Hepimizin bildiği gibi Kuran-ı keriminin üçte biri kıssalardan oluşuyor ve Kuran-ı kerimle muhatap olan herhangi bir kişinin karşısına ilginçtir, ilk önce Hz âdem ve iblis kıssası çıkar. Bu kıssada tevhit, ulûhiyet, itaat, imtihan, ikinci bir şans, af ve mağfiret başta olmak üzere çok değişik konulara yer verilir. Bu kıssada değinilecek bu kadar konu varken nedense birçok kıssacı ya da vaaz hoca efendiler iblisin secde etmemesi üzerine yoğunlaşırlar. Mal bulmuş magrib misali konuyu namaza bağlarlar ve iblisin kovulmasının sebebinin secde etmemesi olduğu ballandıra ballandıra anlatırlar.

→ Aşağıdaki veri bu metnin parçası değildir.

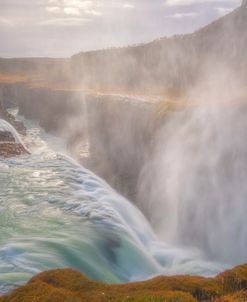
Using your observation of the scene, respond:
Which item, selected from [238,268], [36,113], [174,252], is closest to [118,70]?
[36,113]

Oysa bu kıssacı ya da vaazcı arkadaşlar taklitçiliği bırakıp biraz kuran- kerim karıştırmış olsalar bu ayetin hiçbir şekilde secde ve namaz ile bir alakasının olmadığını görürlerdi. Çünkü aynı şekildeki secde konusunun Hz Yusuf kıssasında da karşımıza çıktığını görüyoruz. Yusuf suresi 4. ayette başlayan olayda Hz Yusuf bir rüya görür ve babasına (Diyanet işlerinin yeni mealinde) şöyle anlatır: “Babacığım! Gerçekten ben (rüyada) on bir yıldız, güneşi ve ayı gördüm. Gördüm ki onlar bana boyun(secde ediyorlardı) eğiyorlardı” demişti. Olaylar olayları yıllar yılları kovalar sonunda Hz Yusuf Mısıra sultan olur ve yıllar sonra ailesiyle yüz yüze gelir. Tanışma faslından sonra Hz Yusuf ana babasını tahtın üzerine çıkardı. Hepsi ona (Yûsuf’a) saygı(secde) ile eğildiler. Yûsuf dedi ki: “Babacığım! İşte bu, daha önce gördüğüm rüyanın yorumudur.
Aynı yukarıdaki ayette olduğu gibi kıssada geçen secde emri namazdaki gibi secde emri değil. Bu emir Hz âdemin büyüklüğünü, üstünlüğünü kabul edin, yarattıklarımın en üstünü olduğunu kabul edin ya da padişahların huzuruna girerken-çıkarken yapılan eğilme gibi eğilin anlamında bir emirdir. Yazımıza konu olan ayet (Bakara/34) diyanet işlerinin yeni mealinde de aynı şekilde tercüme edildiğini görürüz: Hani meleklere, “Âdem için (secde edin) saygı ile eğilin” demiştik de İblis hariç bütün melekler hemen (secde ettiler) saygı ile eğildiler, İblis (bundan) kaçınmış, büyüklük taslamış ve kâfirlerden olmuştu.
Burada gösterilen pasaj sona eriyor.